**Task input**

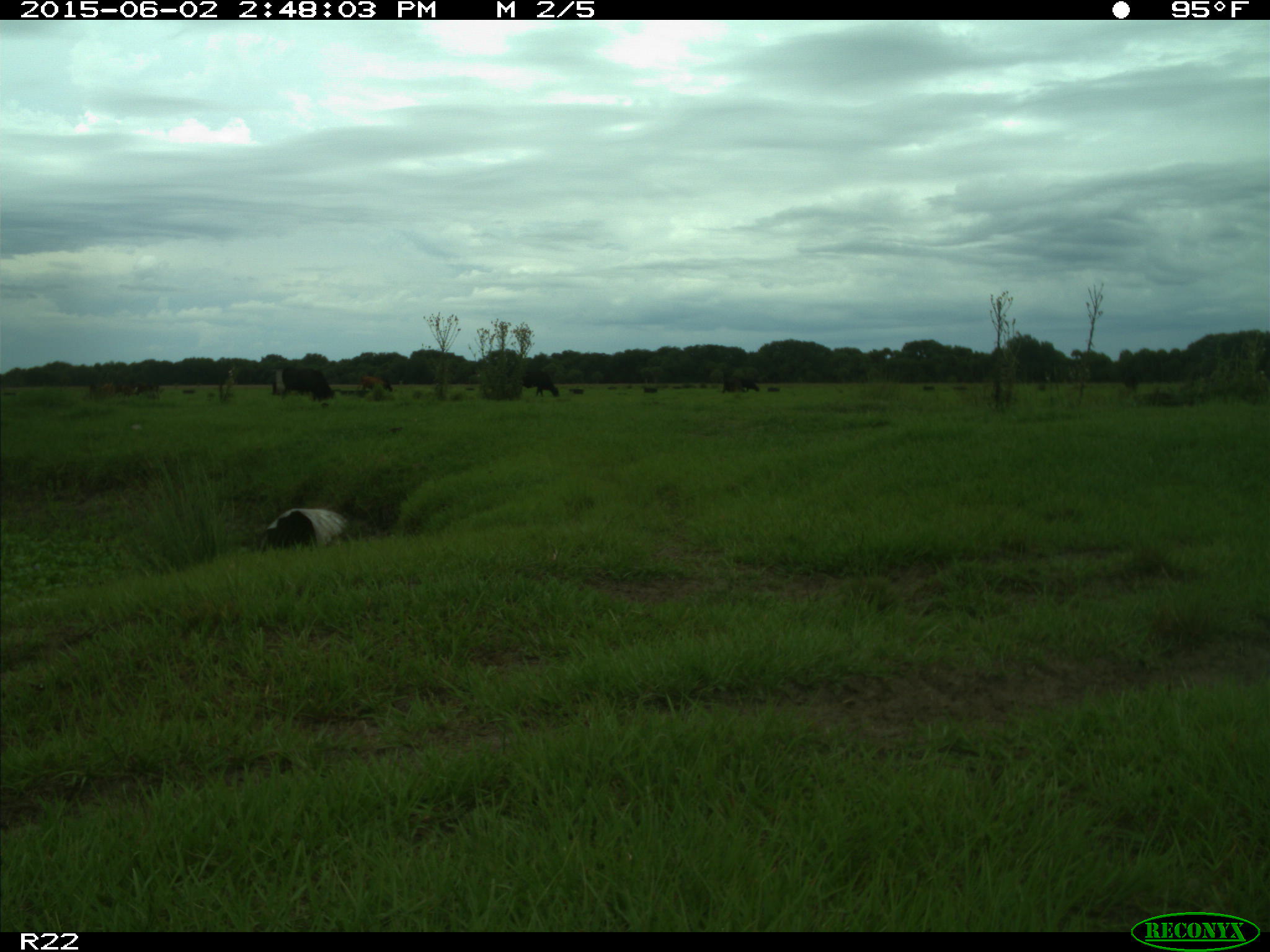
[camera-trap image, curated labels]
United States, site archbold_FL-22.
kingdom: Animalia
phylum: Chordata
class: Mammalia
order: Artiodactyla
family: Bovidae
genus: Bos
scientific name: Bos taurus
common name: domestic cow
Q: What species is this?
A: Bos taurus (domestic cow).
--
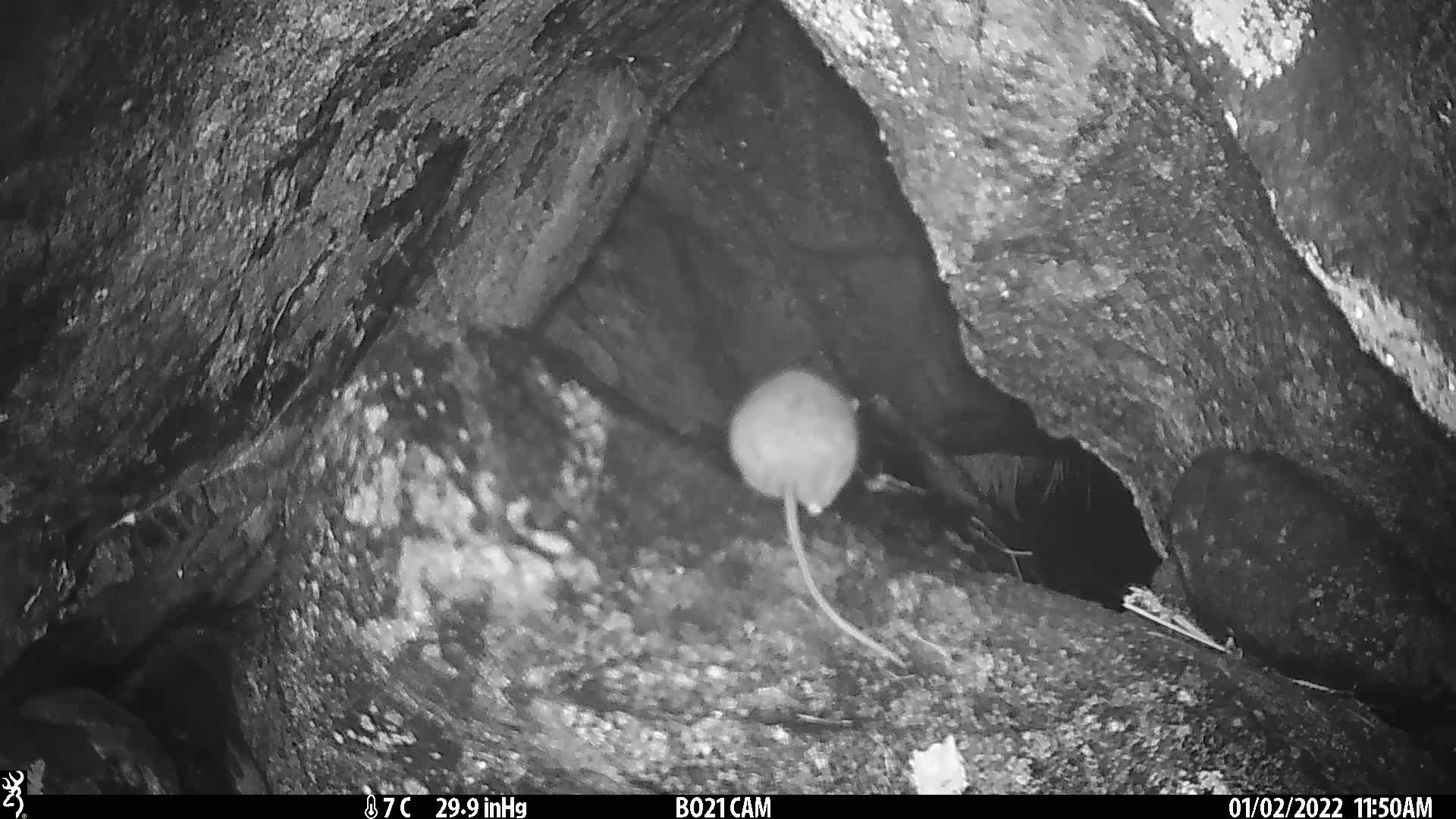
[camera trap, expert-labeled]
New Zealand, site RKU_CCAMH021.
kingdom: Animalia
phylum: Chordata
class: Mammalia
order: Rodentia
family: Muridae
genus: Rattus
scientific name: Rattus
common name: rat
--
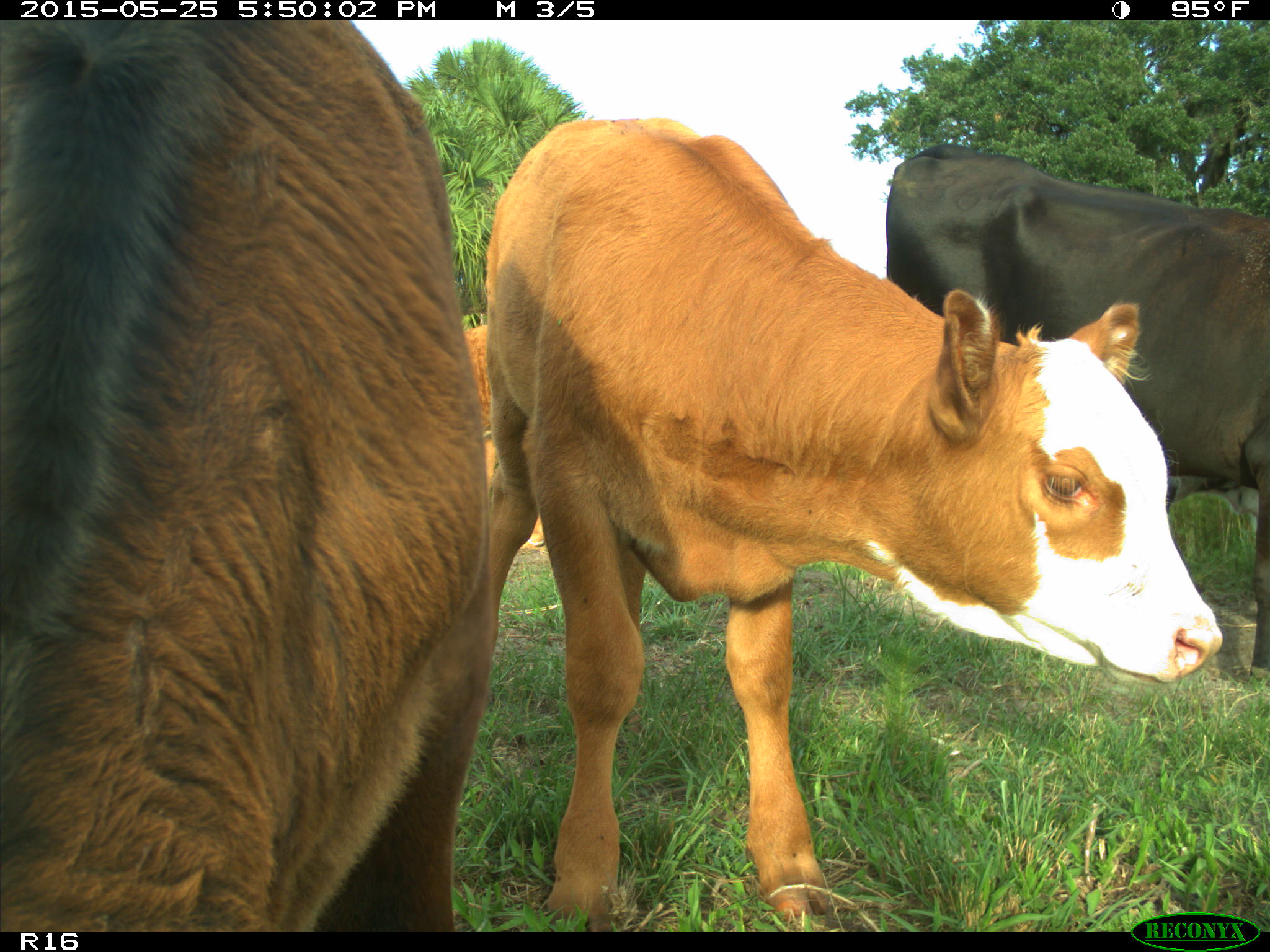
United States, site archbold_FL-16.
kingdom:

**Task brief**
Using the entries above, give back exactly the line containing "[camera-trap image, curated labels]", the line containing "A: Bos taurus (domestic cow).", and every line between them, and nothing else.

**Response**
[camera-trap image, curated labels]
United States, site archbold_FL-22.
kingdom: Animalia
phylum: Chordata
class: Mammalia
order: Artiodactyla
family: Bovidae
genus: Bos
scientific name: Bos taurus
common name: domestic cow
Q: What species is this?
A: Bos taurus (domestic cow).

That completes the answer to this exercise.